On June 14, 2013, while most parts of North India were enjoying the pre-monsoon drizzles, Uttarakhand bore witness to one of the most devastating natural disasters. This was said to be India’s worst natural calamity since the 2004 Tsunami.
Around 5,700 casualties were reported, including more than 900 residents. 4,200 villages were affected including the trapped 100,000 tourists and pilgrims. The Indian Meteorological Department warned of such a dire situation but it was ignored by the unaware people.
Eventually, a huge cloudburst swept the hills. The flash floods carried along a lot of debris which clogged the entire area. Landslides buried villages such as Gaurikund and Ram Bada, claiming thousands of lives. Pilgrimage centers of Kedarnath, Badrinath, Yamunotri, and Gangotri were isolated by the debris. Over 70,000 pilgrims were left marooned.
Details of the fatalities are horrific. Most of the bodies were found in Haridwar. Many of the bodies that were washed away travelled hundreds of kilometers into Uttar Pradesh. Several of the dead were found in the cities of Bijnor, Allahabad, and Bulandshahr. The search and rescue continued for a long time. By September 2013, 556 bodies were recovered. Extending to the fourth or fifth round, the recovery teams found highly decomposed bodies along the river.
The rescue and rehabilitation services were prompt. The Army, the Indian Air force, the Indo-Tibetan Border Police, the Border Security Force, Public Works Department, and the National Disaster Response Force worked together to help the people recuperate. In the latter half of June, the Indian Air Force airlifted almost 18,424 stranded people. They dropped a total of 3,36,930 kg of ration and other relief material.

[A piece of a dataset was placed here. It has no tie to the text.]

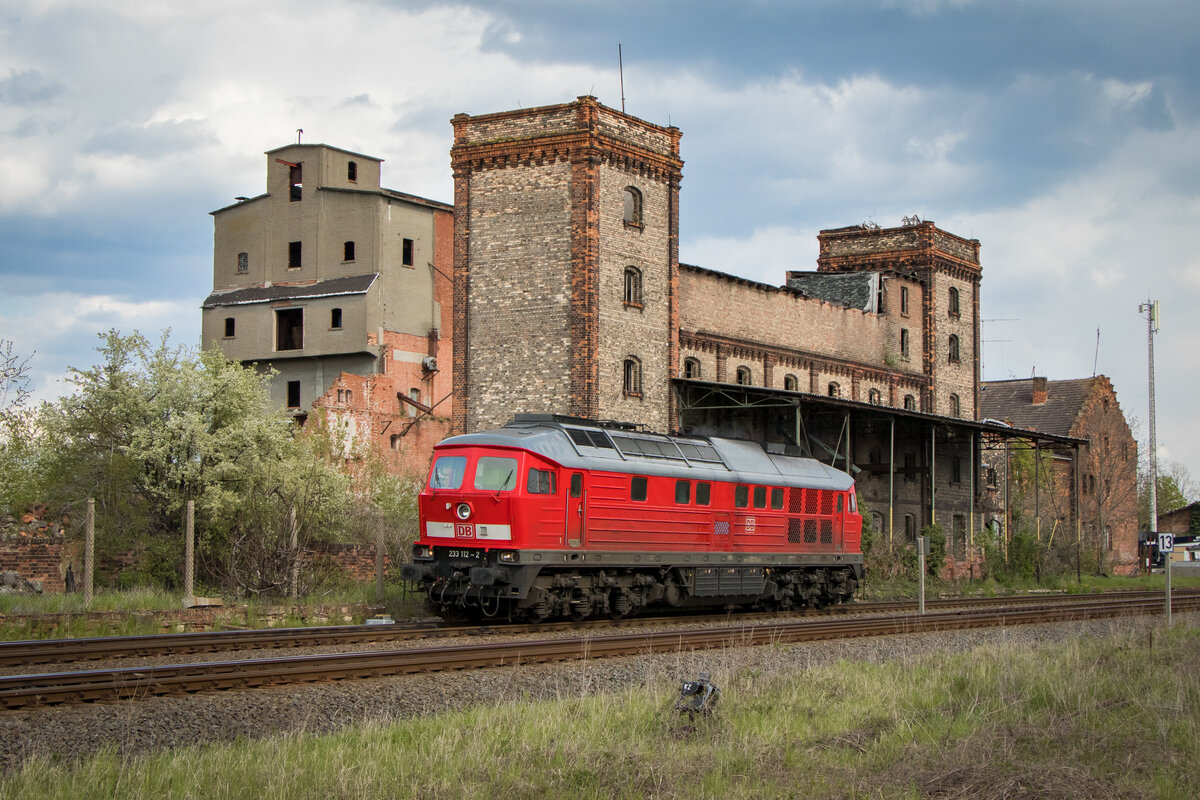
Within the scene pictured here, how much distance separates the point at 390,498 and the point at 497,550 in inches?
596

Even Dera Sacha Sauda, a famous NGO led by Saint Dr Gurmeet Ram Rahim Singh Ji Insan supported the displaced with door-to-door distribution of ration. Apart from Dera Sacha Sauda, organisations like Shiv Parwati Sewa Dal, Rashtriya Swayamsewak Sangh, Pragya, and Charities Aid Foundation India took part in the massive relief and assistance operation.

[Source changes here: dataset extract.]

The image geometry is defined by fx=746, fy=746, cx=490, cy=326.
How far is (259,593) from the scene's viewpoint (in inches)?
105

Everyone did all they could, in a short frame of time. However, it can’t be said that their initiatives were expertly planned. The authorities did not have an instant response team on standby, even though the situation looked grim. The same mistake is being made now. Snowfall has made roads inaccessible to 2,500 visitors, including a former CM of Uttarakhand.
The Char Dhaam passage needs a permanent team and resources that can be instantly invoked when disaster looms. Calling the army when enough damage has been done shouldn’t be the only option available.
The responsibility falls with the tourists and pilgrims as well. It falls on them to heed the meteorological department before going on long treks. Hopefully, in the future, there will be stark changes, where man understands that he is not above Mother Nature.